You must always, always expect the unexpected.
My first year as the lead NBA writer at the Associated Press was 1996, in the midst of that record-setting season. You can safely say it was a busy and bizarre week on the NBA beat that March.
First, the New York Knicks fired coach Don Nelson despite being 34-25 — nine games over .500. They replaced him with a 34-year-old assistant named Jeff Van Gundy who was expected to do no more than keep the seat warm until the offseason, when the Knicks had their sights set on stealing Phil Jackson away from the Bulls — and bringing Michael Jordan along for the ride, too.
On March 10, the Knicks were less than 48 hours removed from a stinker of a loss to a Philadelphia 76ers team that would finish 18-64. Van Gundy was reinstalling an offense centered around Patrick Ewing after Nelson had made the decision to run everything through point forward Anthony Mason. (Naturally, Ewing was not exactly pleased with this decision.) The day after he was fired, Nelson held a news conference at Mickey Mantle’s restaurant on Central Park South, explaining his side of the story – he was miffed that the front office had opposed his decision to trade John Starks for Vinny Del Negro – and then inviting all of the media folks to the bar, where the drinks were on him.
The Bulls came into the Garden for a nationally televised Sunday afternoon game sporting a 54-6 record. The Knicks were a mess. Initially, the game was tight — Chicago came back from an early 17-point deficit and led by three points early in the third quarter. But that game changed dramatically from there, with Derek Harper scoring 16 of his 23 points in the third quarter despite being defended by Jordan, and the Knicks pouring it on, holding Chicago to 12 points in the final period and leading by as many as 34 points. The Madison Square Garden crowd gave the team a standing ovation during the entire final minute, and when the game ended the scoreboard read: New York 104, Chicago 72.
And then things got really weird.
NBC had aired a taped interview with Jackson at halftime in which he expressed interest in taking the Knicks job the following season. He was in the final season of his contract, had a tempestuous relationship with Bulls owner Jerry Reisndorf and GM Jerry Krause, and the firing of Nelson had changed his outlook.
When Jordan was asked about Jackson’s comments in his postgame interview, he sprayed gasoline on the fire. From the AP story I wrote that evening:
“Of course it changes things,” Jackson said when asked whether the Knicks’ coaching situation had affected his thinking. “When I started talking to management about the job and a new contract, the fact was that there was no availability in this league with contending teams. Suddenly, many jobs are open and that changes dramatically the opportunities that a person has to go to.” Then, Michael Jordan came out and said he and Jackson have “linked our destinies together.” Translation: If Jackson leaves, Jordan leaves. “My decision as far as playing in Chicago strictly relies on being with Phil. If he’s not asked back or things don’t work out, I’ll have to evaluate the situation,” said Jordan, who becomes a free agent after this season.

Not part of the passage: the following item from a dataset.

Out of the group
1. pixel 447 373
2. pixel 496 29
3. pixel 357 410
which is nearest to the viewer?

So as we continue to draw parallels between the ’95-96 Bulls and the current Warriors, keep one thing in mind: Any drama the Warriors produce to match the drama that was the Bulls that season will have to come on the court, not off it. Steve Kerr isn’t going anywhere. Steph Curry isn’t going anywhere. And dare I predict these Warriors are never going to lose a game by 34 points.
But as I said two weeks ago on CineSport, and as columnist Paul Ladewski (who covered those Bulls and these Warriors) echoed a couple days later, the Bulls’ 72-win record is in serious jeopardy.
I have never seen an NBA team as dominant as these Warriors, and what I have been seeing from the rest of the West (outside of San Antonio), nobody out there would scare me if I was a Warriors fan. So, Dubs Nation, sit back and enjoy the ride.